» Written exercise
Reproduce the listing below, renaming every "camera" to "lens" and leaving everything else unchanged.

» Record set

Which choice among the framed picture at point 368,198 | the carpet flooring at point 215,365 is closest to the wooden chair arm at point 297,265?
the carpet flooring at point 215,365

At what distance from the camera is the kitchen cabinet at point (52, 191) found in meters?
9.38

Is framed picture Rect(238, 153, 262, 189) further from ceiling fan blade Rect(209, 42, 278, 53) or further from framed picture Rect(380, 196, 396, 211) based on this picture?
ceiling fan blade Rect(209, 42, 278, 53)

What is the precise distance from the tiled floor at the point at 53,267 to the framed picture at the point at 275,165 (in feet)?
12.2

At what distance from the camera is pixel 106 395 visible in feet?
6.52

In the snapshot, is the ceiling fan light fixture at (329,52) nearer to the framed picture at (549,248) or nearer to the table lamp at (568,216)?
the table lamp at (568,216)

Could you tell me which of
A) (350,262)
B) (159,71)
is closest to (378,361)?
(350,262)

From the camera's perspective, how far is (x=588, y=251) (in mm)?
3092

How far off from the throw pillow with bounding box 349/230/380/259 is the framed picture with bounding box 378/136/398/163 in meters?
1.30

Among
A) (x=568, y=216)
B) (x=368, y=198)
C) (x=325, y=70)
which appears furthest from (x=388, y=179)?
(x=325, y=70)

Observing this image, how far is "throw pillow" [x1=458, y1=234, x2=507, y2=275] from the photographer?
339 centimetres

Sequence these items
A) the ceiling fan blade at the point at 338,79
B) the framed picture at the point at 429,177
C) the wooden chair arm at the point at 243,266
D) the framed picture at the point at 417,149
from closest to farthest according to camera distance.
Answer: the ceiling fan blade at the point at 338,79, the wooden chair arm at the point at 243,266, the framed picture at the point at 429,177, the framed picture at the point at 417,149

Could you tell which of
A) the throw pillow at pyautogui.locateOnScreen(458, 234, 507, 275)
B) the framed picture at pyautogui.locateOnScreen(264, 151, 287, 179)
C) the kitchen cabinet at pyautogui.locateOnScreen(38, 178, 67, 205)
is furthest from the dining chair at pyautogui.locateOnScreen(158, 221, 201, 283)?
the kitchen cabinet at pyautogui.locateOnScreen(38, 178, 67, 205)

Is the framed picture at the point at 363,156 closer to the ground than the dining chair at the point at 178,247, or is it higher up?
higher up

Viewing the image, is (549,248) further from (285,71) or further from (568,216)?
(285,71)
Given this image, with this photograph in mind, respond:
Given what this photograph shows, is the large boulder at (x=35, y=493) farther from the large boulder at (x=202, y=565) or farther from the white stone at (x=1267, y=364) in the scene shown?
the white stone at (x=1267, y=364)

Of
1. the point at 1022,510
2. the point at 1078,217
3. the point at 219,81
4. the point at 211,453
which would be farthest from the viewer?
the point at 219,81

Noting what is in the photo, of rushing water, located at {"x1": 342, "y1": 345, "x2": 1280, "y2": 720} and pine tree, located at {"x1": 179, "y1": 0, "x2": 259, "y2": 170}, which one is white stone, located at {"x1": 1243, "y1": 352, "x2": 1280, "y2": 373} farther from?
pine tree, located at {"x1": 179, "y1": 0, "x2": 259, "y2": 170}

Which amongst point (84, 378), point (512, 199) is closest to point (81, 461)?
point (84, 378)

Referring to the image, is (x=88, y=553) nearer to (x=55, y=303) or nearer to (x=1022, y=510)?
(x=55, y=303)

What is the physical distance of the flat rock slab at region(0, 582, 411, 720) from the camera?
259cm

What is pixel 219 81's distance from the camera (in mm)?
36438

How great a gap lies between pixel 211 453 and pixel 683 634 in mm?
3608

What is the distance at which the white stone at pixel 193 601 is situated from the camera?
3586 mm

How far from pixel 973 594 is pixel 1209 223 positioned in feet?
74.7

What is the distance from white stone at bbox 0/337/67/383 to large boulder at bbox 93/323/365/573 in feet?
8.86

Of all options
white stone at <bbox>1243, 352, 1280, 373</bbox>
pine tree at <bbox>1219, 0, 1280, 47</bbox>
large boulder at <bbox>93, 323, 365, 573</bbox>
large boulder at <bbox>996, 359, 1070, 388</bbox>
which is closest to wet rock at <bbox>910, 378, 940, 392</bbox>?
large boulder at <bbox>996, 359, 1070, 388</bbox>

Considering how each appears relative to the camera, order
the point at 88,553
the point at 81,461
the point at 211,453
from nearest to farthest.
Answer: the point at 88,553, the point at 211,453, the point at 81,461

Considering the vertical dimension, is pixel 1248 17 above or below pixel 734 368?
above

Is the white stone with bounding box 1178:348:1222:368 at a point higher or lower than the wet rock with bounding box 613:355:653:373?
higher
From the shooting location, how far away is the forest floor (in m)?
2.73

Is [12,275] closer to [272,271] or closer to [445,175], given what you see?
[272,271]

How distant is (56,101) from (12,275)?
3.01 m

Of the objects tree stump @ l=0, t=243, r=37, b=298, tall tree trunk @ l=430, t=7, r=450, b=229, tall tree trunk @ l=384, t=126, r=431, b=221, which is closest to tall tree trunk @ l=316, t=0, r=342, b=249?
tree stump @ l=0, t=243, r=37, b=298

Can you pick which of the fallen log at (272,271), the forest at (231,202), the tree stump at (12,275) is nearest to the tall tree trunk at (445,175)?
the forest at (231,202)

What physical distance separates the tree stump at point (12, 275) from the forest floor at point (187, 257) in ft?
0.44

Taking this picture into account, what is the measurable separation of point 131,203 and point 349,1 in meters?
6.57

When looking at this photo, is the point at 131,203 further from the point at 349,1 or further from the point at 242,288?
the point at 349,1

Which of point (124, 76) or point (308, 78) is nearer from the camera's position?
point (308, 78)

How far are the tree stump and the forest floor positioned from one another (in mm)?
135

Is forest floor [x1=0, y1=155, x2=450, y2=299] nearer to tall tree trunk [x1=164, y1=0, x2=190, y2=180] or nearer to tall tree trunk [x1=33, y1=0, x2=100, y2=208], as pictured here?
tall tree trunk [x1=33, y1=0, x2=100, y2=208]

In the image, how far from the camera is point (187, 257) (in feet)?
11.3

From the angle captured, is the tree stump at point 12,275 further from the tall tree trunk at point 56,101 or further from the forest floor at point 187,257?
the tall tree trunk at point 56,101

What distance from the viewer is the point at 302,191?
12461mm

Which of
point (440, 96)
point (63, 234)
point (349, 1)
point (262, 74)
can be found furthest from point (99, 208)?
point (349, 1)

» Answer to this task
Which choice among the framed picture at point 368,198 | the carpet flooring at point 215,365 is closest to the wooden chair arm at point 297,265?
the carpet flooring at point 215,365

At what distance from the lens is the kitchen cabinet at point (52, 191) found in meters?
9.38

Is framed picture Rect(238, 153, 262, 189) further from ceiling fan blade Rect(209, 42, 278, 53) or further from framed picture Rect(380, 196, 396, 211) based on this picture?
ceiling fan blade Rect(209, 42, 278, 53)

What is the precise distance from the tiled floor at the point at 53,267 to the framed picture at the point at 275,165 (in feet)?
12.2

At what distance from the lens is pixel 106 395 visible in feet?
6.52

In the snapshot, is the ceiling fan light fixture at (329,52) nearer to the framed picture at (549,248) or nearer to the table lamp at (568,216)?
the table lamp at (568,216)

Could you tell me which of
A) (350,262)
B) (159,71)
is closest to (378,361)?
(350,262)

From the lens's perspective, how far is (x=588, y=251) (in mm)?
3092

How far off from the throw pillow with bounding box 349/230/380/259 is the framed picture with bounding box 378/136/398/163 in meters?
1.30

Among
A) (x=568, y=216)
B) (x=368, y=198)
C) (x=325, y=70)
which appears furthest from (x=388, y=179)?
(x=325, y=70)

Observing this image, how far is "throw pillow" [x1=458, y1=234, x2=507, y2=275] from the photographer?
339 centimetres

Sequence these items
A) the ceiling fan blade at the point at 338,79
B) the framed picture at the point at 429,177
C) the wooden chair arm at the point at 243,266
D) the framed picture at the point at 417,149
from closest to farthest according to lens distance.
Answer: the ceiling fan blade at the point at 338,79, the wooden chair arm at the point at 243,266, the framed picture at the point at 429,177, the framed picture at the point at 417,149

Could you tell which of
A) the throw pillow at pyautogui.locateOnScreen(458, 234, 507, 275)
B) the framed picture at pyautogui.locateOnScreen(264, 151, 287, 179)
C) the kitchen cabinet at pyautogui.locateOnScreen(38, 178, 67, 205)
is furthest from the dining chair at pyautogui.locateOnScreen(158, 221, 201, 283)?
the kitchen cabinet at pyautogui.locateOnScreen(38, 178, 67, 205)

Is the framed picture at the point at 363,156 closer to the ground than the dining chair at the point at 178,247, or is it higher up?
higher up

Viewing the image, is (549,248) further from (285,71) or further from (568,216)?
(285,71)
Given this image, with this photograph in mind, respond:
Given what this photograph shows, is the large boulder at (x=35, y=493) farther from the large boulder at (x=202, y=565) or farther from the white stone at (x=1267, y=364) in the scene shown?
the white stone at (x=1267, y=364)

Of
1. the point at 1022,510
2. the point at 1078,217
3. the point at 219,81
4. the point at 211,453
which would be farthest from the viewer?
the point at 219,81

Noting what is in the photo, of rushing water, located at {"x1": 342, "y1": 345, "x2": 1280, "y2": 720} and pine tree, located at {"x1": 179, "y1": 0, "x2": 259, "y2": 170}, which one is white stone, located at {"x1": 1243, "y1": 352, "x2": 1280, "y2": 373} farther from?
pine tree, located at {"x1": 179, "y1": 0, "x2": 259, "y2": 170}

Which amongst point (84, 378), point (512, 199) is closest to point (81, 461)?
point (84, 378)

Referring to the image, is (x=88, y=553) nearer to (x=55, y=303) or nearer to (x=1022, y=510)?
(x=55, y=303)

What is the physical distance of the flat rock slab at region(0, 582, 411, 720) from the lens?
259cm

What is pixel 219 81's distance from the lens (in mm)?
36438

How great a gap lies between pixel 211 453 and pixel 683 634 in mm?
3608

What is the distance at which the white stone at pixel 193 601 is situated from the lens?
3586 mm

How far from pixel 973 594 is pixel 1209 223 positioned in feet?
74.7

What is the distance from white stone at bbox 0/337/67/383 to large boulder at bbox 93/323/365/573 in feet?
8.86

Of all options
white stone at <bbox>1243, 352, 1280, 373</bbox>
pine tree at <bbox>1219, 0, 1280, 47</bbox>
large boulder at <bbox>93, 323, 365, 573</bbox>
large boulder at <bbox>996, 359, 1070, 388</bbox>
which is closest to wet rock at <bbox>910, 378, 940, 392</bbox>?
large boulder at <bbox>996, 359, 1070, 388</bbox>

Considering how each appears relative to the lens, order
the point at 88,553
the point at 81,461
the point at 211,453
from nearest to farthest.
Answer: the point at 88,553, the point at 211,453, the point at 81,461

Considering the vertical dimension, is pixel 1248 17 above or below pixel 734 368?
above

Is the white stone with bounding box 1178:348:1222:368 at a point higher or lower than the wet rock with bounding box 613:355:653:373?
higher
From the shooting location, how far away is the forest floor (in m)?
2.73

Is [12,275] closer to [272,271] or closer to [445,175], given what you see?
[272,271]

How distant is (56,101) from (12,275)?
3.01 m

Of the objects tree stump @ l=0, t=243, r=37, b=298, tall tree trunk @ l=430, t=7, r=450, b=229, tall tree trunk @ l=384, t=126, r=431, b=221, which is closest to tall tree trunk @ l=316, t=0, r=342, b=249?
tree stump @ l=0, t=243, r=37, b=298

Can you pick which of the fallen log at (272,271), the forest at (231,202), the tree stump at (12,275) is nearest to the tall tree trunk at (445,175)?
the forest at (231,202)

What physical distance separates the tree stump at point (12, 275) from the forest floor at point (187, 257) in ft?
0.44

Taking this picture into account, what is the measurable separation of point 131,203 and point 349,1 in meters?
6.57

When looking at this photo, is the point at 131,203 further from the point at 349,1 or further from the point at 242,288?
the point at 349,1

Which of point (124, 76) or point (308, 78) is nearer from the lens's position?
point (308, 78)

How far are the tree stump and the forest floor positioned from one another (in mm)?
135

Is forest floor [x1=0, y1=155, x2=450, y2=299] nearer to tall tree trunk [x1=164, y1=0, x2=190, y2=180] or nearer to tall tree trunk [x1=33, y1=0, x2=100, y2=208], as pictured here?
tall tree trunk [x1=33, y1=0, x2=100, y2=208]

In the image, how far from the lens is point (187, 257) (in feet)?
11.3

From the angle captured, is the tree stump at point 12,275 further from the tall tree trunk at point 56,101 or further from the forest floor at point 187,257?
the tall tree trunk at point 56,101

What distance from the viewer is the point at 302,191?
12461mm

Which of
point (440, 96)
point (63, 234)
point (349, 1)
point (262, 74)
can be found furthest from point (99, 208)?
point (349, 1)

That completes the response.